2016 Middle East Studies for the New Millennium: Infrastructures of Knowledge. (New York University Press, with co-editor Seteney Shami)
Few world regions today are of more pressing social and political interest than the Middle East: hardly a day has passed in the last decade without events there making global news. Understanding the region has never been more important, yet the field of Middle East studies in the United States is in flux, enmeshed in ongoing controversies about the relationship between knowledge and power, the role of the federal government at universities, and ways of knowing “other” cultures and places. Assembling a wide range of scholars immersed in the transformations of their disciplines and the study of this world region, Middle East Studies for the New Millennium explores the big-picture issues affecting the field, from the geopolitics of knowledge production to structural changes in the university to broader political and public contexts. Tracing the development of the field from the early days of the American university to the “Islamophobia” of the present day, this book explores Middle East studies as a discipline and, more generally, its impact on the social sciences and academia. Topics include how different disciplines engage with Middle East scholars, how American universities teach Middle East studies and related fields, and the relationship between scholarship and U.S.-Arab relations, among others. Middle East Studies for the New Millennium presents a comprehensive, authoritative overview of how this crucial field of academic inquiry came to be and where it is going next.
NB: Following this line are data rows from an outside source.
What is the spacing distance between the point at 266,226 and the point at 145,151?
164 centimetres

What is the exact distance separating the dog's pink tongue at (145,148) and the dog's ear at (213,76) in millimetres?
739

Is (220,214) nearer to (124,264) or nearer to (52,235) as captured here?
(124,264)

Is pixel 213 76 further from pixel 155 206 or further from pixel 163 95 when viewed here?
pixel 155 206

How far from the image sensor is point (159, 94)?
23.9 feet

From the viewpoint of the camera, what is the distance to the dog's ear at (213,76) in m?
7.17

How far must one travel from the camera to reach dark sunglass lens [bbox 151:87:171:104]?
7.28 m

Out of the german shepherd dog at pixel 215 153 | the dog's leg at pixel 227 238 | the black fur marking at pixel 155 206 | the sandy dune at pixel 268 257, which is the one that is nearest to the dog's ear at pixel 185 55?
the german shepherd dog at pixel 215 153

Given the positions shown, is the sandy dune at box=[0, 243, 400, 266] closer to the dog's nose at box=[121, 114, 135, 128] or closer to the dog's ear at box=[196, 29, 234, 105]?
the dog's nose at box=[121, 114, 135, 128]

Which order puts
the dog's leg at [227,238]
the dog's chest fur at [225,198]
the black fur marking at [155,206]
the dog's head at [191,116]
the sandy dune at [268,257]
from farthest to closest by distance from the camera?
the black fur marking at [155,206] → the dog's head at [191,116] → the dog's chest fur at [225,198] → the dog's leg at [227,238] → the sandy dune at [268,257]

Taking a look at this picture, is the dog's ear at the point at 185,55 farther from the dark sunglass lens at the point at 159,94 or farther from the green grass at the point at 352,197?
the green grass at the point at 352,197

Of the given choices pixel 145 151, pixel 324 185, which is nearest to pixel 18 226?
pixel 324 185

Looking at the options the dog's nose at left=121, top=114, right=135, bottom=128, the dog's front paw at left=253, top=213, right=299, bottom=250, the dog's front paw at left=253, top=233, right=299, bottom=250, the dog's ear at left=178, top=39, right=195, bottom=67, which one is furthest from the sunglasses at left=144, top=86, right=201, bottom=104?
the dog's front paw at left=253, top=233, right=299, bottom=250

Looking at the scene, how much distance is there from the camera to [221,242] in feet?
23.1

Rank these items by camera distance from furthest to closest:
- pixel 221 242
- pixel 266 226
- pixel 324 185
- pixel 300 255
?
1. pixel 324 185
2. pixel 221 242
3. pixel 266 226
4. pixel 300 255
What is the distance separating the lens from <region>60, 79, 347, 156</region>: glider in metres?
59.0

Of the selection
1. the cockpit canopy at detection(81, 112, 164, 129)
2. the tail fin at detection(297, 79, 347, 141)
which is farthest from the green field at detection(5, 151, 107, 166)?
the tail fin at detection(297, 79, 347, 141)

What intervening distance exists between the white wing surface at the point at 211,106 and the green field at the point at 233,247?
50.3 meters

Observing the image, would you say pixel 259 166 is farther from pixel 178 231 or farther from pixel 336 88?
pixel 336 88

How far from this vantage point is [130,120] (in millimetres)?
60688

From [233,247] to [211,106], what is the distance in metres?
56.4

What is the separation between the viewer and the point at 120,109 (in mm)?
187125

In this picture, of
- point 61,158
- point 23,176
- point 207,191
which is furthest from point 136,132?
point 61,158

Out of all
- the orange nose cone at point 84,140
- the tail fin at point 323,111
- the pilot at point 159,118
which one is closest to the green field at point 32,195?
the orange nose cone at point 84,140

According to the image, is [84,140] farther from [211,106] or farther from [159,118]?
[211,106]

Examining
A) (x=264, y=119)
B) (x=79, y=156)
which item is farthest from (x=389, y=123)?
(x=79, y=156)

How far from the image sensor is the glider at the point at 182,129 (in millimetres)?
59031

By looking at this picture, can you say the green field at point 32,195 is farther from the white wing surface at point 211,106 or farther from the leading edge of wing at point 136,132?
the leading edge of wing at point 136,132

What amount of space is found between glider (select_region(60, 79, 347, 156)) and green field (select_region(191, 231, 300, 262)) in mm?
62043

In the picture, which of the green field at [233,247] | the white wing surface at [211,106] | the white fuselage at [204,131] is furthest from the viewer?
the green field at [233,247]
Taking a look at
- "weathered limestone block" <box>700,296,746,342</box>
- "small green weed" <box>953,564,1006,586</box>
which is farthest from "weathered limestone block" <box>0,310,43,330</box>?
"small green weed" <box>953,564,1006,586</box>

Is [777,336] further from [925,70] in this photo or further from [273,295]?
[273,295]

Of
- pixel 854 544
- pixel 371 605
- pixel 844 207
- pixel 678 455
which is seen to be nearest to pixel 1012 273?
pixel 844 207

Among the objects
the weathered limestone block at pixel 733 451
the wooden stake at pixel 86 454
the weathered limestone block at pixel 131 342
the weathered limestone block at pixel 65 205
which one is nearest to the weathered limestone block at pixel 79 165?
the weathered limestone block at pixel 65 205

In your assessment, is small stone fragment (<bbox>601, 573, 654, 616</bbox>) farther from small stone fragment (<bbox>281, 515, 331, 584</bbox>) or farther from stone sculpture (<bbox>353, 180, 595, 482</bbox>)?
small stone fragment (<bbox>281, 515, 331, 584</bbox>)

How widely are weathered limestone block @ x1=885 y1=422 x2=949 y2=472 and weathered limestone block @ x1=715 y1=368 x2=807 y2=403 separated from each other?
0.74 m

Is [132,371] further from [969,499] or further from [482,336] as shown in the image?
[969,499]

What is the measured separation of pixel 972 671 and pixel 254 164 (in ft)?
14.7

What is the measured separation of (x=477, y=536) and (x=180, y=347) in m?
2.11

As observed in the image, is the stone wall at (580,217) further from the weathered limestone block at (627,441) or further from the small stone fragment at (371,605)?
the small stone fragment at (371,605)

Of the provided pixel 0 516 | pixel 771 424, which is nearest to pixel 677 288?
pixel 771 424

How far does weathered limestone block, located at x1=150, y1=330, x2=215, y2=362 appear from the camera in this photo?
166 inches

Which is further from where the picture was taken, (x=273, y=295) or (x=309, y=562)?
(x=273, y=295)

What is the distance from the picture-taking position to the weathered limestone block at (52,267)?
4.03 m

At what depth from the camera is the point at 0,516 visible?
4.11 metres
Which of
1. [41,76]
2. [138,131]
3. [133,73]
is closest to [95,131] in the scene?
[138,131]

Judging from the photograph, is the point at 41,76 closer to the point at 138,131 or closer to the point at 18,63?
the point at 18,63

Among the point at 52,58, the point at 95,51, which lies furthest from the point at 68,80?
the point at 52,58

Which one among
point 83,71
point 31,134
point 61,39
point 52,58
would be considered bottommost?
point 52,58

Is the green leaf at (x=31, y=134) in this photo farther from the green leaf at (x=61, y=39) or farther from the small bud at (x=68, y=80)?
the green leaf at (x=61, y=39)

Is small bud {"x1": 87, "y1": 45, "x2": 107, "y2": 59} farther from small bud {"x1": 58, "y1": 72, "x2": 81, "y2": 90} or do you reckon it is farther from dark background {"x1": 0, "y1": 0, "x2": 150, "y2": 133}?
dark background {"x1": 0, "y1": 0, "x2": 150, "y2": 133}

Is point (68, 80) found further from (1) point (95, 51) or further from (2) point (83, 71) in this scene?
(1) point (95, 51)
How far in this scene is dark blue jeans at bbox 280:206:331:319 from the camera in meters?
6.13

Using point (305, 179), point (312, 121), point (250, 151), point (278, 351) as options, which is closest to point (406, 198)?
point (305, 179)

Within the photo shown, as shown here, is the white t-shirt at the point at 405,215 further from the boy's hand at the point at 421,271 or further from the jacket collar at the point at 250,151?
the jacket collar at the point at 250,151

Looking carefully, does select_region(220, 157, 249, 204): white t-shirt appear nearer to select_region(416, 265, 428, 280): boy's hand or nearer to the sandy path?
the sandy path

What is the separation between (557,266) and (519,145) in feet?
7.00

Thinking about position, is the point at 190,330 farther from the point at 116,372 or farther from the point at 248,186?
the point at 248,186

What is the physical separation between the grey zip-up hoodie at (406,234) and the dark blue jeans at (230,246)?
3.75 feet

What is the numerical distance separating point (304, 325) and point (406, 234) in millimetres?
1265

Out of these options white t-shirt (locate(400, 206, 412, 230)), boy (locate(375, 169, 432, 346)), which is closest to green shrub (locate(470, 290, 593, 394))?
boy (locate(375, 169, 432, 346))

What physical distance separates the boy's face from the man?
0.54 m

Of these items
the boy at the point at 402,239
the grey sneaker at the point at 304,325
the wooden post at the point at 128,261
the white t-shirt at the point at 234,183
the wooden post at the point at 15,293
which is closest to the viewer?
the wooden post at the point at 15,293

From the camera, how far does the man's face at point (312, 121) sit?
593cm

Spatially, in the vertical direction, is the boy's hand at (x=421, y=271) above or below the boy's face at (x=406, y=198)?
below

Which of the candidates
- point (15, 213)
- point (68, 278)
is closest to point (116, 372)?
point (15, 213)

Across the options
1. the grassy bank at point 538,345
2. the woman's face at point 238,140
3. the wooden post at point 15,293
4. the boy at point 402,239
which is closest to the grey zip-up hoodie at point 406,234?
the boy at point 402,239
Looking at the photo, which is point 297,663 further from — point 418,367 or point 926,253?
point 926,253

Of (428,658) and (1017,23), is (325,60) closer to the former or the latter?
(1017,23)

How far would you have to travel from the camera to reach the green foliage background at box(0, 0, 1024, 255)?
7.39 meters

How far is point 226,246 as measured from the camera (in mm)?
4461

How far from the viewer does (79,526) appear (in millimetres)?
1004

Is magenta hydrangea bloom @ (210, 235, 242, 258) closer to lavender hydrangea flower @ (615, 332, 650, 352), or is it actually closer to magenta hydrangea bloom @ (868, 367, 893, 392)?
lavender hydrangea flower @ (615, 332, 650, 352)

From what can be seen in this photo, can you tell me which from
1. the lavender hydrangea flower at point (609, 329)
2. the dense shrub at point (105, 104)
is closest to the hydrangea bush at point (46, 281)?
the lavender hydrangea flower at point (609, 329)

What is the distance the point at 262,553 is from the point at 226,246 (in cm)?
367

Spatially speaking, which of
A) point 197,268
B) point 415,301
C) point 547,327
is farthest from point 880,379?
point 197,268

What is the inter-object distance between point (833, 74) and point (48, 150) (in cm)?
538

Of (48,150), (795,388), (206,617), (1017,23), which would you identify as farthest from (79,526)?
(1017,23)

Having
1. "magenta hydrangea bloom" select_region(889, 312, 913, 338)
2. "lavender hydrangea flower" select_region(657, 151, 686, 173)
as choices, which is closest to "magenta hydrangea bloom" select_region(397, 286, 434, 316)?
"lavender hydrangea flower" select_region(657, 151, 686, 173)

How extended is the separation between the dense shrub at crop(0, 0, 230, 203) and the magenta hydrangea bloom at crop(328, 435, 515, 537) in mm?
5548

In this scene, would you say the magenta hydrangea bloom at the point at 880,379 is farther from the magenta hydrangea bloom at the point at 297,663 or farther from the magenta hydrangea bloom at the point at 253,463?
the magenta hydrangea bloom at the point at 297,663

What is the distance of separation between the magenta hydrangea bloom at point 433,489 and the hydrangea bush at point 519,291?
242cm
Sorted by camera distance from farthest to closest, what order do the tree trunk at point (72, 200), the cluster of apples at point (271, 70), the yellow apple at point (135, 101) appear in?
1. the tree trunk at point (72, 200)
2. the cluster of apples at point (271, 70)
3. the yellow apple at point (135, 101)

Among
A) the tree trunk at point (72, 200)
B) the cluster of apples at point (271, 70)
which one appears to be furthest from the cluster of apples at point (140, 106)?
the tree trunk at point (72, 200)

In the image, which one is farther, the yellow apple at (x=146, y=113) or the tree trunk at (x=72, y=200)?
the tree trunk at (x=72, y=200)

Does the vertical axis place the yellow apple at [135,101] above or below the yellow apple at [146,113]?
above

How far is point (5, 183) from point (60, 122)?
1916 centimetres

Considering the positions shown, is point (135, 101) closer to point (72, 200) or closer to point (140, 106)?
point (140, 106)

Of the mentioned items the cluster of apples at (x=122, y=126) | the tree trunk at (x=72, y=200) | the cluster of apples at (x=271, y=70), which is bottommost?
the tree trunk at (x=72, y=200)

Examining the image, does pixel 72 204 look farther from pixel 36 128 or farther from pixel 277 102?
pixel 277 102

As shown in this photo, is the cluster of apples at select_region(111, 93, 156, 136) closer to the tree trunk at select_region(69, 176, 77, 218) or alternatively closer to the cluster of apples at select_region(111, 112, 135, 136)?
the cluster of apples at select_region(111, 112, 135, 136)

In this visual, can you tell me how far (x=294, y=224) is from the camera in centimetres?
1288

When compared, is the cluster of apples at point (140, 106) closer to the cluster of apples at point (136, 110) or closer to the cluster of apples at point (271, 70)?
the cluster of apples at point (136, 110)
2009 Blood and Culture: Youth, Right-Wing Extremism and National Belonging in Contemporary Germany.
Duke University Press.
Over the past decade, immigration and globalization have significantly altered Europe’s cultural and ethnic landscape, foregrounding questions of national belonging. In Blood and Culture, Cynthia Miller-Idriss provides a rich ethnographic analysis of how patterns of national identity are constructed and transformed across generations. Drawing on research she conducted at German vocational schools between 1999 and 2004, Miller-Idriss examines how the working-class students and their middle-class, college-educated teachers wrestle with their different views about citizenship and national pride. The cultural and demographic trends in Germany are broadly indicative of those underway throughout Europe, yet the country’s role in the Second World War and the Holocaust makes national identity, and particularly national pride, a difficult issue for Germans. Because the vocational-school teachers are mostly members of a generation that came of age in the 1960s and 1970s and hold their parents’ generation responsible for National Socialism, many see national pride as symptomatic of fascist thinking. Their students, on the other hand, want to take pride in being German. Miller-Idriss describes a new understanding of national belonging emerging among young Germans—one in which cultural assimilation takes precedence over blood or ethnic heritage. Moreover, she argues that teachers’ well-intentioned, state-sanctioned efforts to counter nationalist pride often create a backlash, making radical right-wing groups more appealing to their students. Miller-Idriss argues that the state’s efforts to shape national identity are always tempered and potentially transformed as each generation reacts to the official conception of what the nation “ought” to be.